Extended antibody incubation times can improve resolution and sensitivity, while maintaining specificity, and concurrently reducing antibody costs and inter-experiment variability (22). To assess the impact of staining time on the resolution of our multicolour panel, we compared 30-minute incubation and 16-hour (overnight) incubation. We found improved resolution in signal from the majority of antibodies when cells were stained overnight (Figure 2A; Supplementary Figure 4). Notably, for IgD cFluor BYG750 reducing the antibody concentration to one-tenth of the “optimal” concentration when used in an overnight staining protocol, yielded comparable resolution to the 30-minute stain with the “optimal” concentration (Figure 2A). Other antibodies with improvement in resolution after overnight staining included TCRγδ AF660, CD8 PerCP, CD197 (CCR7) BV650 and CD57 cFluor B532 (Figure 2A). However, overnight staining resulted in a significant decrease in cell viability in both B and T cell populations (Figure 2B). We hypothesise this is due to the prior exposure of these cells to cryopreservation, including media with dimethyl sulfoxide, leaving cells more susceptible to death than the fresh murine cells used in previous studies (22). Prioritising cell viability, we opted to continue with the 30-minute staining procedure.

Figure 2

Figure 2. Optimisation of staining time, temperature and buffers: (A) Histograms of fully-stained PBMC populations which were incubated with antibody cocktail for 30 minutes (black line), 16 hours (green line) or 16 hours with 1/10^th of the antibody concentration (purple line). Unstained lymphocytes are shown in grey as a negative control. (B) Percentage of cells alive after 30 minutes or 16 hours of antibody staining. B cells (CD3^- CD19⁺ CD20⁺), CD4 T cells (CD3⁺ TCRγδ^- CD4⁺ CD8^-), CD8 T cells (CD3⁺ TCRγδ^- CD4^- CD8⁺), γδ T cells (CD3⁺ TCRγδ⁺), Tregs (CD3⁺ TCRγδ^- CD4⁺ CD8^- CD127^- CD25⁺). p values produced by paired T test. Each coloured line represents the cells from a single healthy donor individual, repeated in both time conditions. (C) Histograms of fluorescence on single lymphocytes after PBMC samples were incubated with antibody cocktail at different temperatures; dark green: 37°C, orange: 21-23°C, blue: 4°C. Single stained control (black) and unstained control (grey) were incubated at 4°C. (D) Histogram of CD196 (CCR6) PE-Dazzle 594 fluorescence on CD4⁺ T cells. Blue line represents sample where CCR6 was stained in a primary layer and all other colours were stained in a secondary layer. Black line represents all 30 colours stained together in one layer. (E) Dot plots of Live CD45⁺ lymphocytes stained with Brilliant Violet fluorophores diluted in FACS wash (1X PBS with 2% FCS and 0.1% sodium azide) (left) or Brilliant Stain Buffer (BD) (right). Antibody cocktails were made in the listed buffer 2 hours before staining. Staining was performed for 30 minutes at 4°C. (F) Dot plots of CD19⁺ CD20⁺ B cells stained with all 30 colours (left plot), all except CD27 APC-Fire 810 (middle plot) or all except IgD cFluor BYG750 (right plot). Numbers represent frequency of events in the quadrant out of all CD19⁺ CD20⁺ B cells.
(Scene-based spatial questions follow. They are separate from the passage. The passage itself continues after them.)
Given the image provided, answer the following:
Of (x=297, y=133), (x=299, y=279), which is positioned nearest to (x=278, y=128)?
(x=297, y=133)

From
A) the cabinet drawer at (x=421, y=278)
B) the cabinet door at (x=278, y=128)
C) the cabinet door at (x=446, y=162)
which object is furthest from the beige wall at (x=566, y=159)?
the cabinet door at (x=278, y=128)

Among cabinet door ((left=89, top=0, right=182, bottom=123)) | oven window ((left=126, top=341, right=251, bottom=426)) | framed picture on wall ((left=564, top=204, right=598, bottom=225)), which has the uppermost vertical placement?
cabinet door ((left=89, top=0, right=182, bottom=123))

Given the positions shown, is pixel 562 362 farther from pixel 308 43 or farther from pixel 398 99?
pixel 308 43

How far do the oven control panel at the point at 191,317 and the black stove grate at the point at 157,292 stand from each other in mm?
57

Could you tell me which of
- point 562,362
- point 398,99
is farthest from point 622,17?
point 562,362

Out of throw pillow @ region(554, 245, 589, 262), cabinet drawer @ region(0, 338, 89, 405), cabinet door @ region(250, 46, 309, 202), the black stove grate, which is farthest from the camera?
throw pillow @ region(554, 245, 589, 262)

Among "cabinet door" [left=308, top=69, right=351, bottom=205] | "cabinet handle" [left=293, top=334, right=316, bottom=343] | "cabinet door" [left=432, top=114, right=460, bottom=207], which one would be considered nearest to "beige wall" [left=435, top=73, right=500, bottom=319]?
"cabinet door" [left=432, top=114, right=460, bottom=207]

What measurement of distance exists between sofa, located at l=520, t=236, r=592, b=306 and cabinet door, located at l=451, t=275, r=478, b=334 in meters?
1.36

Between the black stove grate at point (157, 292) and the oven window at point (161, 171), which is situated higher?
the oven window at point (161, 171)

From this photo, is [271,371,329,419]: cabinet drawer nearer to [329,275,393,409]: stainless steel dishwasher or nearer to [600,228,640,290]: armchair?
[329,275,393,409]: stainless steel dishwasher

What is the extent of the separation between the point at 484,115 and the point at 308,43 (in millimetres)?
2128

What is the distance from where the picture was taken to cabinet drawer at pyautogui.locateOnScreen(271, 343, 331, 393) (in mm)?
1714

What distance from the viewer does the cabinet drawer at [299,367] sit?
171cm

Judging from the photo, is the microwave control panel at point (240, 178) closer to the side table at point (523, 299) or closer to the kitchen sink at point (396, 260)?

For cell fixation, we compared the eBioscience FoxP3 Transcription Factor Staining Buffer set (ThermoFisher 00-5523-00) to a solution of 1% paraformaldehyde in 1X PBS (ThermoFisher J19943.K2). This comparison resulted in two samples exhibiting distinct scatter properties on FSC and SSC (Supplementary Figure 5). This resulted in slightly different lymphocyte and monocyte frequencies. The paraformaldehyde-treated cells demonstrated a slightly higher percentage of B cells (17.27% compared to 16% in the kit-fixed sample) and lower percentage of T cells (62.86% compared to 64.54% in the kit-fixed sample). As 1% paraformaldehyde was used as a fixative in multiple recent OMIPs (23–25), and it did not appear to perform inferiorly to a commercial kit, we were confident to continue with this fixative.

To determine the optimal staining temperature, we evaluated three different methods; staining at 4°C (fridge), 21-23°C (RT), and 37°C (heated bead bath). All methods were tested using the same antibody cocktail, with 50 µL per well, and a 30-minute staining duration (Figure 2C; Supplementary Figures 6, 7). Compared to samples stained at 4°C, those stained at RT exhibited no change in resolution in twelve antibodies (Figure 2C left plot), and improved resolution in thirteen out of the antibodies tested (Figure 2C middle plot). Staining at 37^°C resulted in an increase of non-specific background staining in seven antibodies tested (Figure 2C right plot), and a slight decrease in viable cells (Supplementary Figure 7). We concluded that for this combination of antibodies, staining at RT is optimal.

Staining antibodies in sequential steps has been demonstrated to improve the resolution of some populations (24, 26). We found that three antibodies (TCRγδ AF660, CD196 (CCR6) PE-Dazzle 594, and CXCR5 BV421) showed slightly improved resolution when stained in a primary layer with a 30-minute incubation, and the remainder of the antibodies added in a secondary layer subsequently (Figure 2D; Supplementary Figure 8). We do not know if the improved resolution is due to the addition of the antibodies on their own or to the increased staining time.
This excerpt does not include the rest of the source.